• _OBJECTIVE_:
Carry the write-up on cleaning Zurich OpenStreetMap data forward, starting after its last sentence.

• _PASSAGE SHOWN_:
= = = =

Wrangle OpenStreetMap Data: Zurich, Switzerland
Project 3, Udacity Data Analyst Nanodegree
Contents:
Repository contents
Folder/file | Description |
---|---|
extracts/ |
contains osm and json sample data |
images/ |
contains images used in this README |
clean_data.py |
master file for OSM XML sanitization |
insert_data.py |
master file for inserting sanitized json data into MongoDB |
process_sample.py |
generate zurich_larger_extract.osm for sanitization testing |
report.pdf |
pdf version of this README (though not as nicely formatted) |
user_viz.py |
generate donut chart to visualize top user activity |
zurich_cities.py |
strategy file for auditing cities in the data |
Note: complete data files (both source .osm
and sanitized .json
) have been added to .gitignore to prevent slowness and bloating on GitHub.
Source data
The OpenStreetMap (OSM) extract for Zurich, Switzerland covers the city center and surrounding suburbs, and contains data on establishments, transportation systems, points of interest, and more for the area. The OSM XML dataset from MapZen is 614.7 MB.
In accordance with the OSM XML API, the data consists of three main types of elements:
- Nodes
- Ways
- Relations
In the sanitization process, all three types of elements are accounted for.
XML parsing challenges
Domain & language knowledge
I chose to parse Zurich data because of an interest in the city, not a personal connection. Having never visited or lived in Zurich and not knowing German, I was initially lacking knowledge to audit tag values.

= = = =

• _ENTRIES SHOWN_:
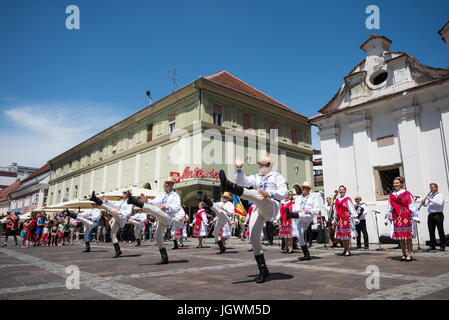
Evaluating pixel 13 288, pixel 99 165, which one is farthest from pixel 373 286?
pixel 99 165

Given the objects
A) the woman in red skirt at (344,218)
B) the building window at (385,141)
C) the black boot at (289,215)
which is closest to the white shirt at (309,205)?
the woman in red skirt at (344,218)

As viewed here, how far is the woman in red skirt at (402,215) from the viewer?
7.36 metres

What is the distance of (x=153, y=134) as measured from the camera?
30.2m

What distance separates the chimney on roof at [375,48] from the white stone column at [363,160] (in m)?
3.11

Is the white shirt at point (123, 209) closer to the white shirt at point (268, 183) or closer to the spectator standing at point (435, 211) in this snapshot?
the white shirt at point (268, 183)

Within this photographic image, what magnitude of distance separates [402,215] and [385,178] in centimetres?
687

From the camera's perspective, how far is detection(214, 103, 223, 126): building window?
26219mm

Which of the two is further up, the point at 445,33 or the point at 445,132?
the point at 445,33

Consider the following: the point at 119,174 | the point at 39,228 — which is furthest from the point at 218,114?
the point at 39,228

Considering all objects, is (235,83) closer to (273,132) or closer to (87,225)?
(273,132)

= = = =

• _SOLVED PROBLEM_:
Because of special characters in German (e.g. umlaut), I needed to familiarize myself with Python's handling of unicode.
City names
Because of the umlaut in Zürich and the presence of city/district modifiers, the city names needed to be audited.
Using the fuzzywuzzy string approximation library, here are the top 20 fuzzy matches to Zurich before sanitization. Within each tuple, the string represents the "addr:city" value, and the integer its match ratio: how good of a match it is to the root term, "Zurich."
[('Zurich', 100), ('Zuerich', 92), ('zuerich', 92), ('Zürich', 91), ('zürich', 91), ('Egg bei Zürich', 82), ('Zürich-Flughafen', 78), ('Zürich 50 Oerlikon', 78), ('Zürich-Altstetten', 78), ('Zürich Gockhausen', 78), ('Muri', 68), ('Höri', 60), ('Forch', 55), ('Buchs', 55), ('Embrach', 46), ('Zumikon', 46), ('Zufikon', 46), ('Neerach', 46), ('Uerikon', 46), ('Seuzach', 46)]
Any city value with a score below 78 does not contain Zurich. Thus, to filter down to only Zurich (or city-unspecified) records, I used that ratio cutoff to cull documents that do not directly reference Zurich in "addr:city".
To add complexity, the dataset's "addr:city" values contained a handful of integers. These integers represent Zurich's districts, which are often referenced by number. To standardize city names and keep only Zurich records, I decided to convert any integers I saw in the "addr:city" field into "Zurich".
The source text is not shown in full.